Start by identifying the specific supply chain risks you want to avoid. Then evaluate vendors to find the right ones for building a more resilient and agile supply chain.

  • Tariffs and lockdowns
  • Increased labor costs
  • Regional and global disruptions

Implement in stages

Keep in mind that diversification is more difficult with current projects in production. Taking an incremental approach will be more cost- and time-efficient.

Instead, apply the strategy to new projects. First, determine whether the vendors’ SMEs can assist with the transition. Then evaluate them for specific criteria including:

  • Do they have an onboarding process?
  • Can they get involved early?
  • How can they drive innovation from the beginning?

Evaluate SMEs

How can vendors’ SMEs drive innovation? One of the key benefits to diversifying your supplier base is to leverage new areas of expertise to gain access to new markets. Evaluate SMEs to ensure they can help you drive innovation.

  • Identify their core areas of expertise
  • What opportunities can they expose you to?
  • What is their process for penetrating new markets?


Consider suppliers whose own diversity can support your company’s goals to improve your corporate diversity. At the same time, these suppliers can improve your competitiveness in changing market demographics.

  • What is their ownership status?
  • Ask for a list of organizations they work with
  • Identify opportunities they can help you achieve

Flexibility and agility

Look for suppliers that can quickly scale to meet changing market demands.

  • Company size – smaller suppliers are often more nimble.
  • Value-add – Look for suppliers that offer more than one service
  • Logistics – Can they complete all services in-house?

The Right Balance Can Help Build A More Resilient and Agile Supply Chain

Strategies of consolidation and diversification are not necessarily opposing. Rather, they can work together to optimize your supplier base. Before deciding how to proceed, determine your goals. Once you agree upon the objective, the strategies can be put in place.

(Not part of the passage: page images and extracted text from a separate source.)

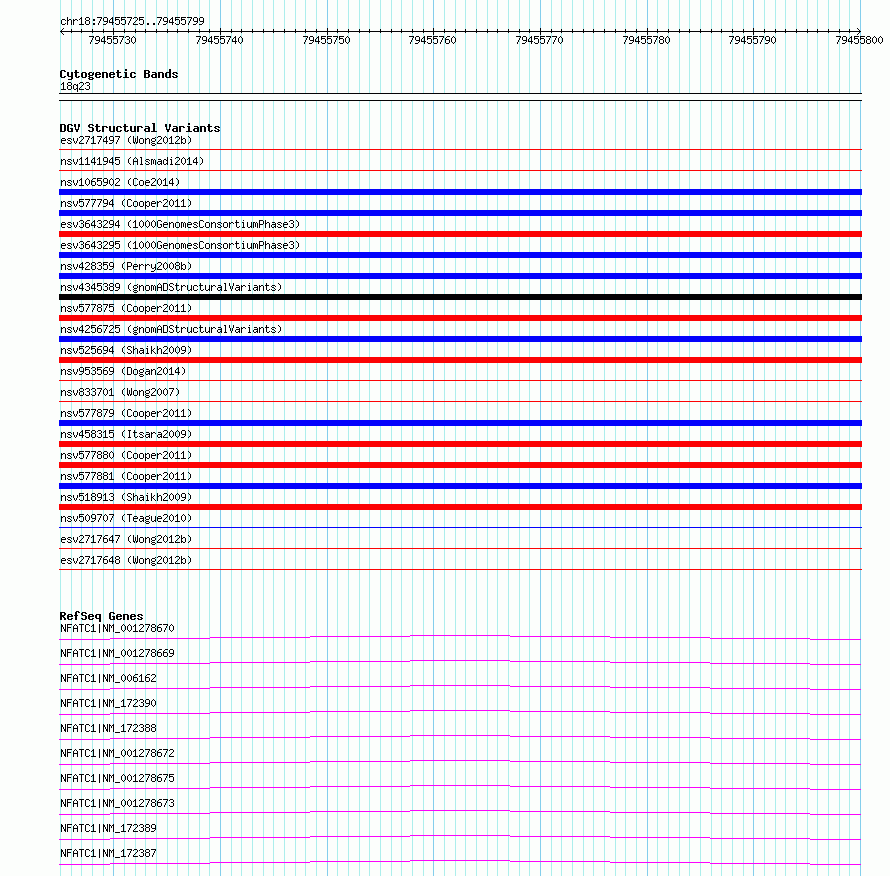 chr18:79455725..79455799

79455730 79455740 79455750 79455760 79455770 79455780 79455790 79455800

Cytogenetic Bands
18q23

DGV Structural Variants
esv2717497 (Wong2012b)
nsv1141945 (Alsmadi2014)
nsv1065902 (Coe2014)
nsv577794 (Cooper2011)
esv3643294 (1000GenomesConsortiumPhase3)
esv3643295 (1000GenomesConsortiumPhase3)
nsv428359 (Perry2008b)
nsv4345389 (gnomADStructuralVariants)
nsv577875 (Cooper2011)
nsv4256725 (gnomADStructuralVariants)
nsv525694 (Shaikh2009)
nsv953569 (Dogan2014)
nsv833701 (Wong2007)
nsv577879 (Cooper2011)
nsv458315 (Itsara2009)
nsv577880 (Cooper2011)
nsv577881 (Cooper2011)
nsv518913 (Shaikh2009)
nsv509707 (Teague2010)
esv2717647 (Wong2012b)
esv2717648 (Wong2012b)

RefSeq Genes
NFATC1|NM_001278670
NFATC1|NM_001278669
NFATC1|NM_006162
NFATC1|NM_172390
NFATC1|NM_172388
NFATC1|NM_001278672
NFATC1|NM_001278675
NFATC1|NM_001278673
NFATC1|NM_172389
NFATC1|NM_172387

Avoid analysis paralysis. Avoid analysis paralysis. Don’t tackle tens or hundreds of potential new suppliers. Instead, focus on new product programs and evaluate 3 or 4 new suppliers.

Remove legacy bias. Define a set of criteria which will benefit your business. Then evaluate both new and legacy suppliers against the same criteria.

Be hyper critical when adding or subtracting vendors. Legacy suppliers don’t necessarily need to be cut loose. And new suppliers won’t necessarily help improve your business. Be critical when creating your evaluation criteria with the goal of benefiting the business.

Remember, the goal is to find the right balance to build a resilient and agile supply chain. One that can help you maintain the competitive edge in any market condition.